Fazit: Die CMT bleibt eines der wichtigsten Schaufenster der Campingbranche
Die CMT 2025 hat gezeigt, dass die Camping-Community lebendig und kaufkräftig ist. Trotz wirtschaftlicher Unsicherheiten wird investiert, allerdings bewusster und überlegter als früher. Besonders erfreulich: Nischenthemen wie Selbstausbau und barrierefreies Camping finden immer mehr Raum und Aufmerksamkeit.

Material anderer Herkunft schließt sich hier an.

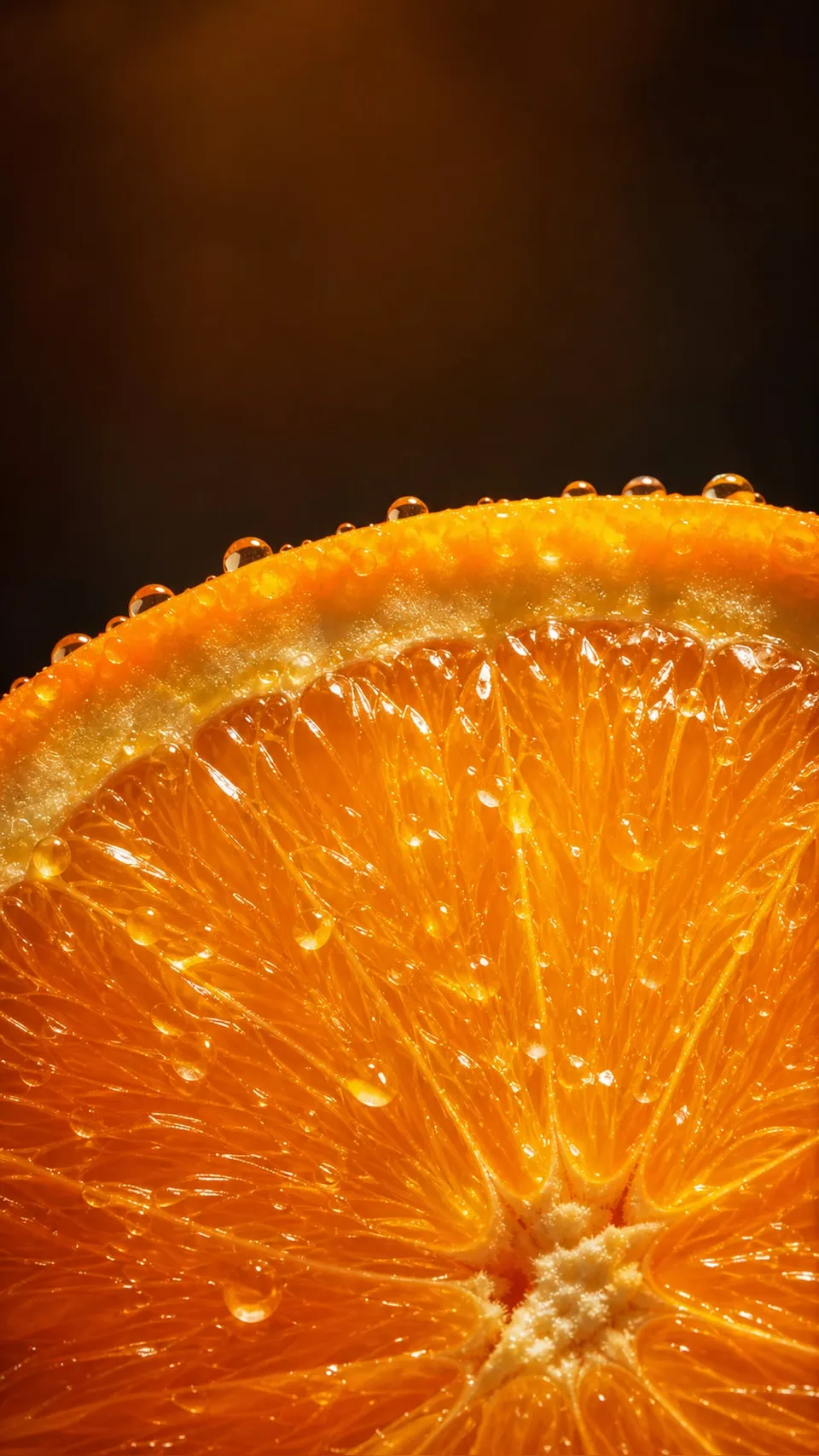 Vivid Citrus Macro Dopamine Design Phone Dopamine Design - for wall decoration | AI Wallpaper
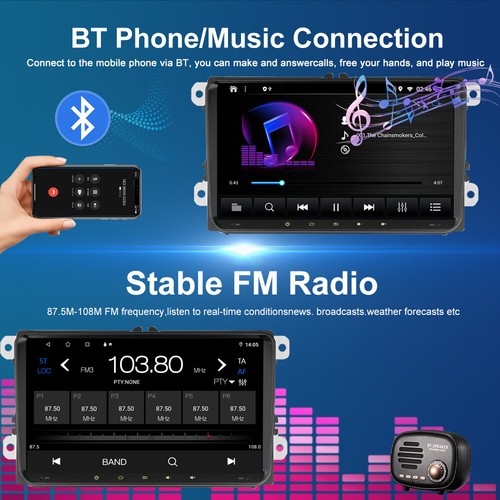 9'' For VW Bora 2006-2015 Car Radio Stereo Head Unit CarPlay Android Auto GPS BT - Picture 10 of 20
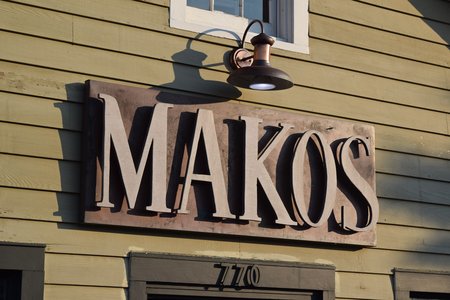 Mako's Vintage, a little clothing shop.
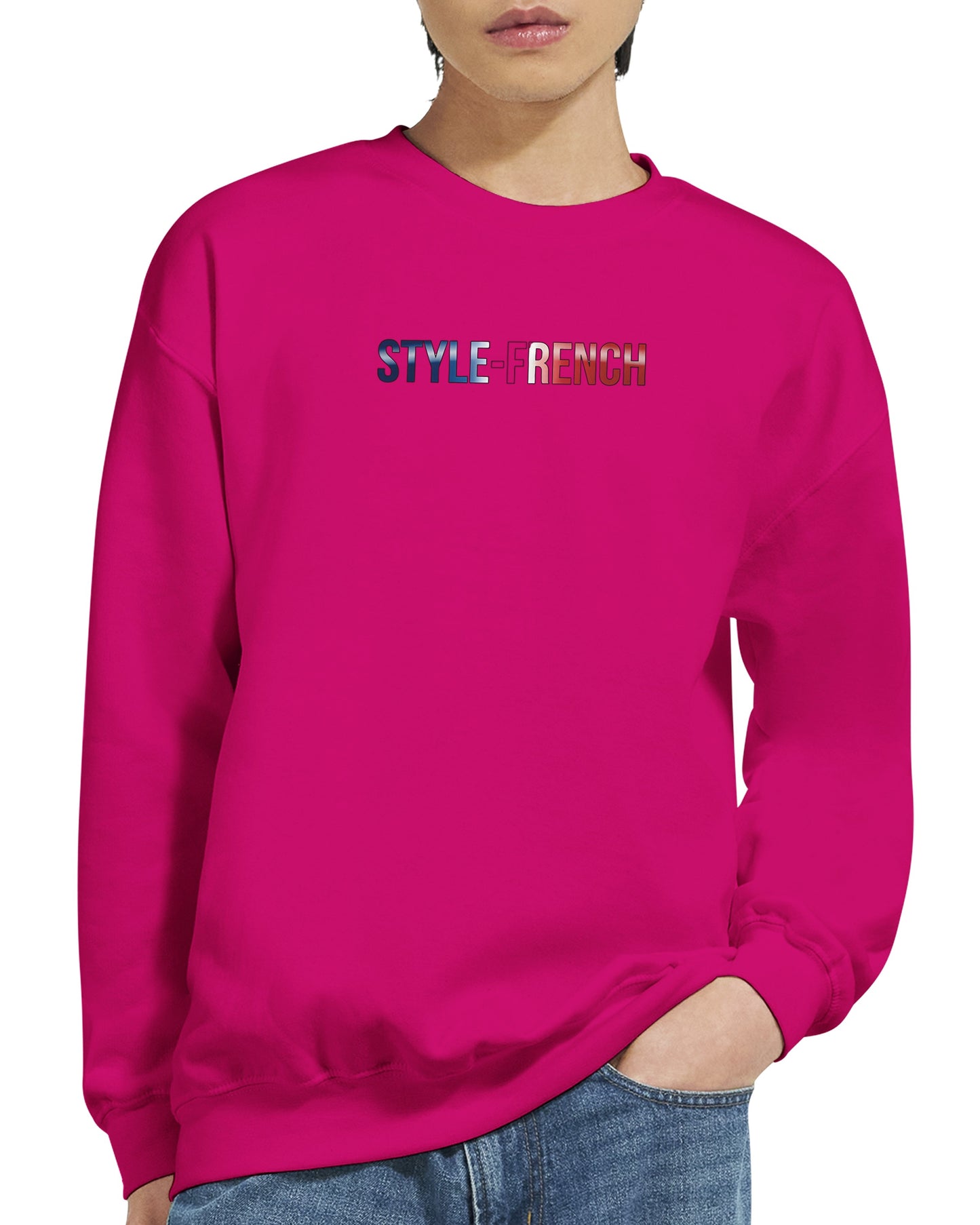 Klassisches Rundhals-Sweatshirt „Debout la France“ | Gildan® 18000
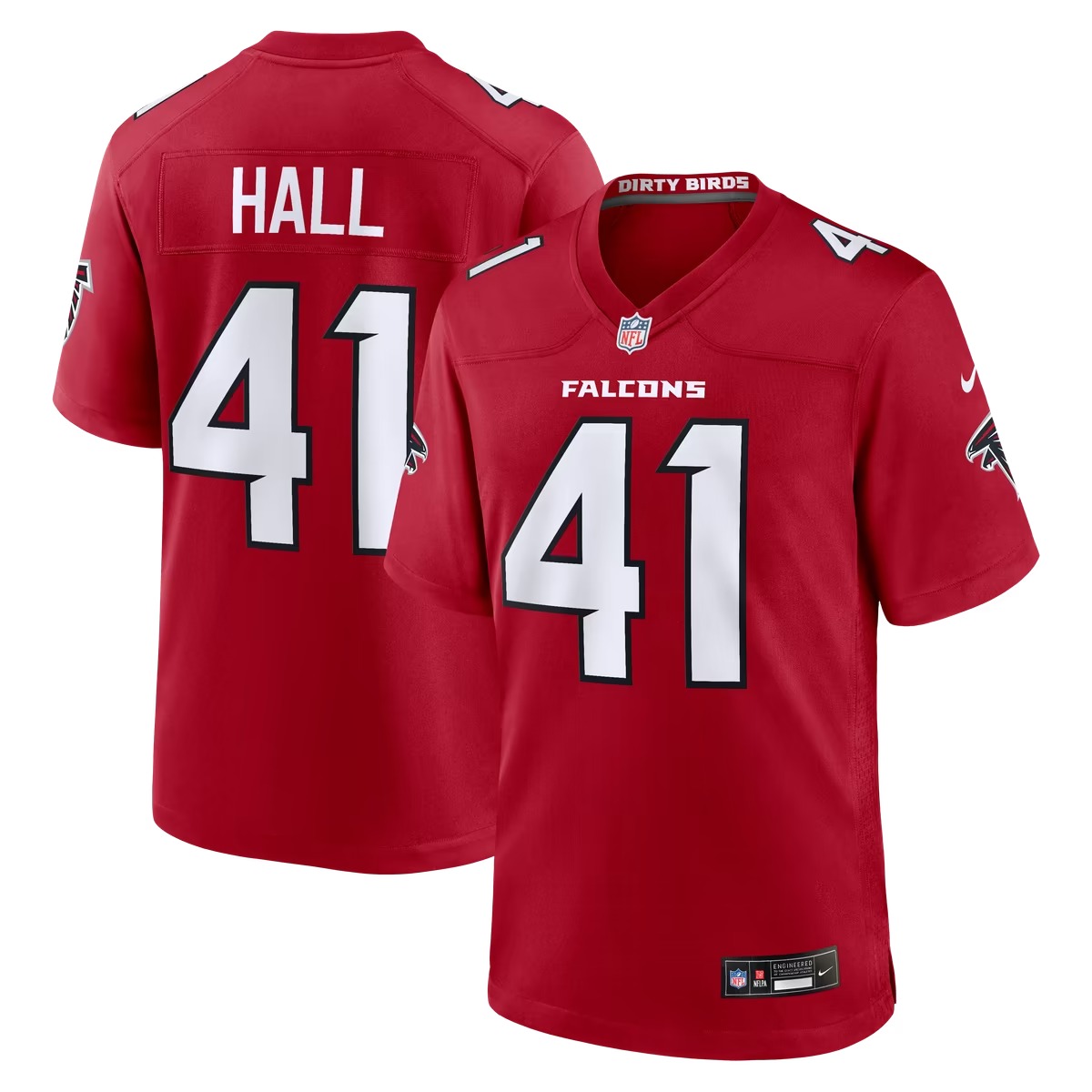 Hunk Wear - Darren Hall Atlanta Falcons Nike Team Game Jersey - Red
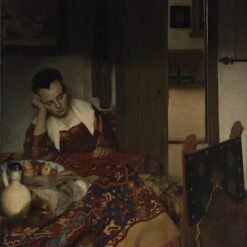Johannes Vermeer 'A Maid Asleep' (c.1656-1657) – A Masterpiece of Tranquility and Intimate Beauty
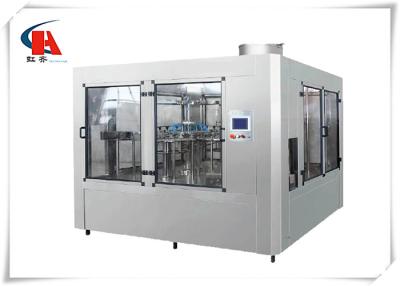 China Touch Screen Rinsing Filling Capping Machine , Drinking Water Bottle Filling Machine 32 Filling Heads for sale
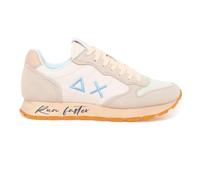 SUN68 Z35105 Zapatillas Con Cordones Tela/Ante Hombre, Color blanco crema., 46 EU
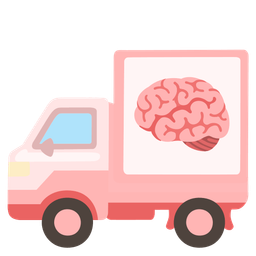 delivery truck and brain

Für dich als Campingfan bedeutet das: Die Messe lohnt sich nach wie vor. Nirgendwo sonst kannst du so viele Fahrzeuge vergleichen, dich mit Experten austauschen und die neuesten Trends hautnah erleben. Plant am besten zwei Tage ein, um wirklich alles in Ruhe anzuschauen und eure Kaufentscheidung nicht überstürzt zu treffen.